The use of rivaroxaban has not been studied in clinical trials in surgical interventions in patients for a fracture of the femur. Therefore, the use of rivaroxaban is not recommended for this category of patients.
Clinical data on the use of rivaroxaban in patients with severe renal failure (CC <15 ml / min) are not available. Therefore, the use of rivaroxaban is not recommended for this category of patients.
Hereditary intolerance to lactose or galactose (for example, caused by lack of lactase or malabsorption of glucose-galactose), since lactose is part of this drug.
Pregnancy and lactation
Pregnancy
There are no data on the use of rivaroxaban in pregnant women.

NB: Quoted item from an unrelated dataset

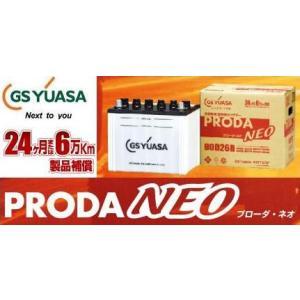 <title>GYB GSユアサ YUASA PRODA NEO 低廉 プローダ ネオ 一般業務用大型車用バッテリー PRN-75D23L</title>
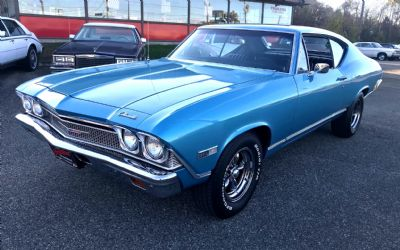 1968 Chevrolet Sorry Just Sold!!! Chevelle SS Interior Bucket Seats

Data from experimental animals showed pronounced toxicity of rivaroxaban to the maternal organism, associated with the pharmacological action of the drug (for example, complications in the form of hemorrhages) and leading to reproductive toxicity.
Due to the possible risk of bleeding and the ability to cross the placenta, rivaroxaban is contraindicated in pregnancy.
Women with preserved reproductive ability should use effective methods of contraception during treatment with rivaroxaban.
Lactation
There are no data on the use of rivaroxaban for the treatment of women during lactation. Data from experimental animals show that rivaroxaban is excreted in breast milk. Rivaroxaban can be used only after the abolition of breastfeeding.
Special instructions
The use of rivaroxaban has not been studied in clinical trials for surgical interventions for hip fractures.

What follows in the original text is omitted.